We're going to be having this conversation for awhile, I expect.
As he attempts to secure a new jail for Harris County, Sheriff Adrian Garcia has hired nearly 90 more guards but still faces skepticism from commissioners about whether a new facility is the only solution to chronic overcrowding and failed inspections.
Garcia argued earlier this month for the construction of a new jail, after the downtown lockups failed a fourth state inspection in six years because of broken toilets and intercoms. He said a new facility would alleviate persistent problems with maintenance and overcrowding at the facilities that house more than 10,000 people.
County and state officials have watched previous plans for a new jail fizzle because of a lack of voter support or the Sheriff's Office's guard shortage. They repeatedly have said other methods must be used to address overcrowding, including modification of bonding and pretrial diversion policies.
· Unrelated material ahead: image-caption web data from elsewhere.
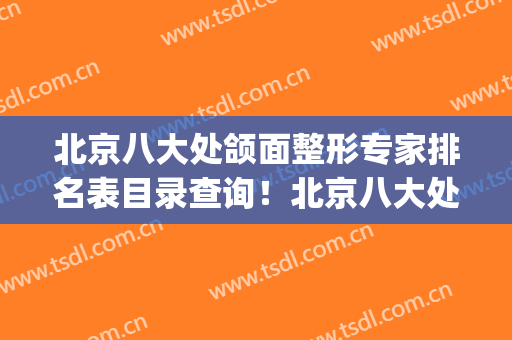北京八大处颌面整形专家排名表目录查询！北京八大处下颌角专家(北京八大处下颌角整形哪个医生好)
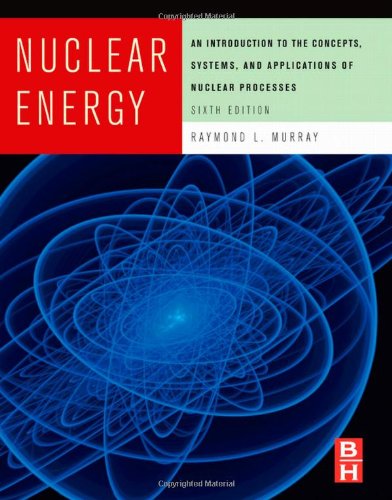 Nuclear Energy Sixth Edition An Introduction to the Concepts Systems and Applications of Nuclear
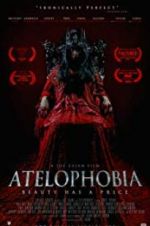 Watch Atelophobia Movie4k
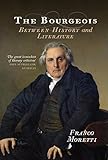 The Bourgeois: Between History and Literature by Franco Moretti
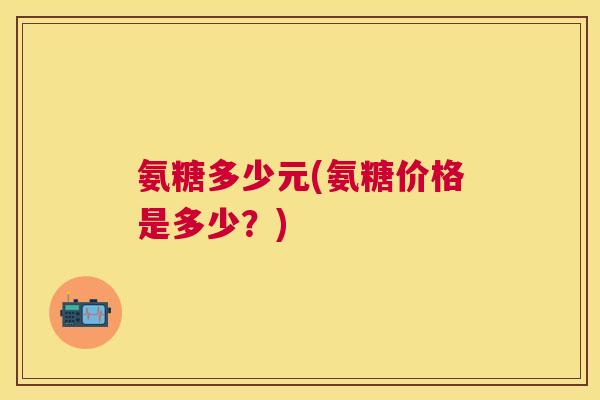 氨糖多少元(氨糖价格是多少？)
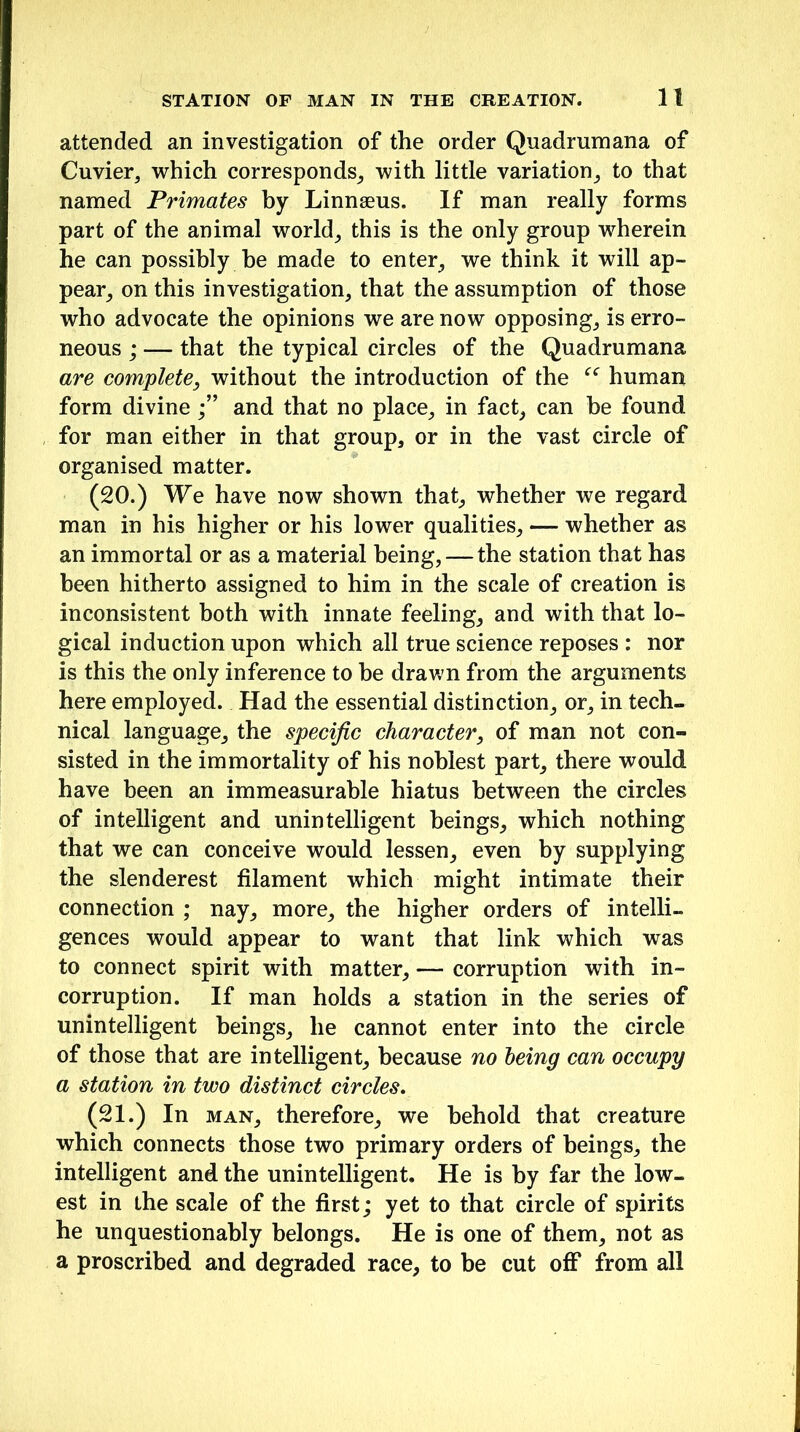 attended an investigation of the order Quadrumana of Cuvier, which corresponds, with little variation, to that named Primates by Linnaeus. If man really forms part of the animal world, this is the only group wherein he can possibly be made to enter, we think it will ap- pear, on this investigation, that the assumption of those who advocate the opinions we are now opposing, is erro- neous ; — that the typical circles of the Quadrumana are complete, without the introduction of the ce human form divineand that no place, in fact, can he found for man either in that group, or in the vast circle of organised matter. (20.) We have now shown that, whether we regard man in his higher or his lower qualities, — whether as an immortal or as a material being, — the station that has been hitherto assigned to him in the scale of creation is inconsistent both with innate feeling, and with that lo- gical induction upon which all true science reposes : nor is this the only inference to be drawn from the arguments here employed. Had the essential distinction, or, in tech- nical language, the specific character, of man not con- sisted in the immortality of his noblest part, there would have been an immeasurable hiatus between the circles of intelligent and unintelligent beings, which nothing that we can conceive would lessen, even by supplying the slenderest filament which might intimate their connection ; nay, more, the higher orders of intelli- gences would appear to want that link which was to connect spirit with matter, — corruption with in- corruption. If man holds a station in the series of unintelligent beings, he cannot enter into the circle of those that are intelligent, because no being can occupy a station in two distinct circles. (21.) In man, therefore, we behold that creature which connects those two primary orders of beings, the intelligent and the unintelligent. He is by far the low- est in the scale of the first; yet to that circle of spirits he unquestionably belongs. He is one of them, not as a proscribed and degraded race, to be cut off from all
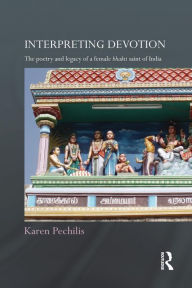 Title: Interpreting Devotion: The Poetry and Legacy of a Female Bhakti Saint of India, Author: Karen  Pechilis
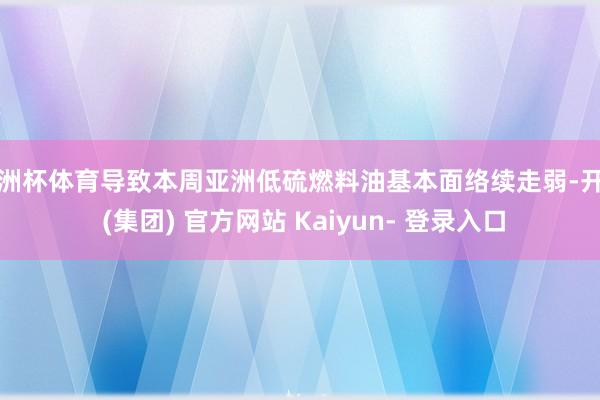 欧洲杯体育导致本周亚洲低硫燃料油基本面络续走弱-开云 (集团) 官方网站 Kaiyun- 登录入口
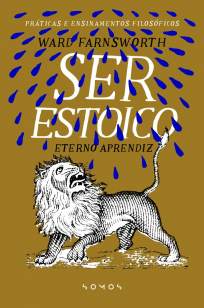 Baixar Livro Ser Estoico: Eterno Aprendiz - Ward Farnsworth em ePub PDF Mobi ou Ler Online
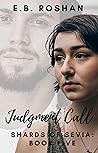 Judgment Call by E.B. Roshan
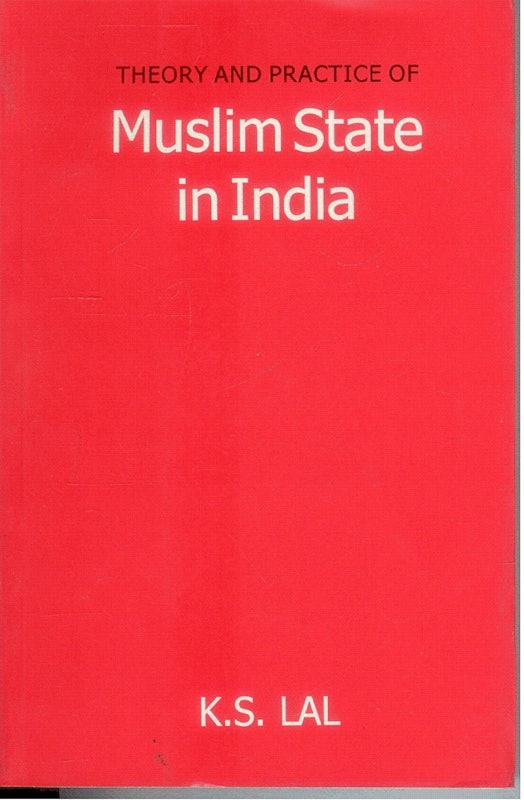 Theory and Practice of Muslim State in India 1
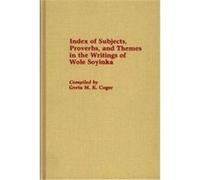 Index of Subjects, Proverbs, and Themes in the Writings of Wole Soyinka, Bibliographies and Indexes in Afro-American and African Studies Greta M. K. McCormick Coger, Wole Soyinka (Auteur)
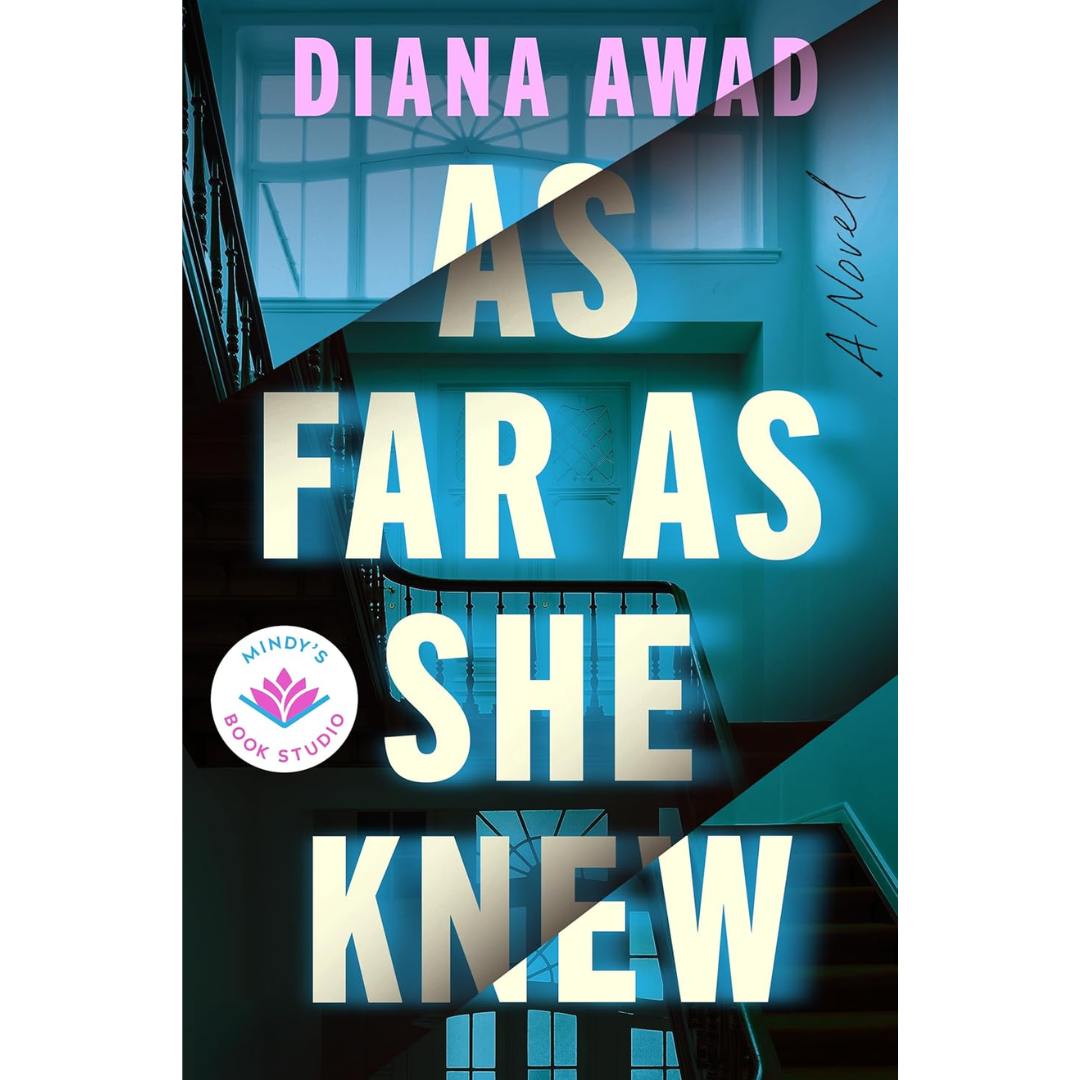 As Far as She Knew By Diana Awad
Recent numbers show that half of the jail's population is made up of people awaiting trial.
"A new jail would have to be a last resort," Commissioner El Franco Lee said last week.
The discussion could culminate next month when Commissioner's Court expects to receive a report from Justice Management Institute, which is performing a "top-to-bottom" review of the local criminal justice system. The court also is scheduled to hold its annual meeting to discuss its capital improvements plan.
"Why would we make any decisions until we have all the information?" asked Commissioner Sylvia Garcia. "The last thing we want to do is to put (a new jail) back on the ballot and have it fail again."
Since January, [Sheriff Garcia] has hired 87 civilian jailers and cut openings in patrol, through new hires and transfers within the department, from about 70 to 22, according to Lt. John Legg, a spokesman for the department.
"Summer is a peak recruiting period," Legg said. "We expect June and July to be big months for hiring."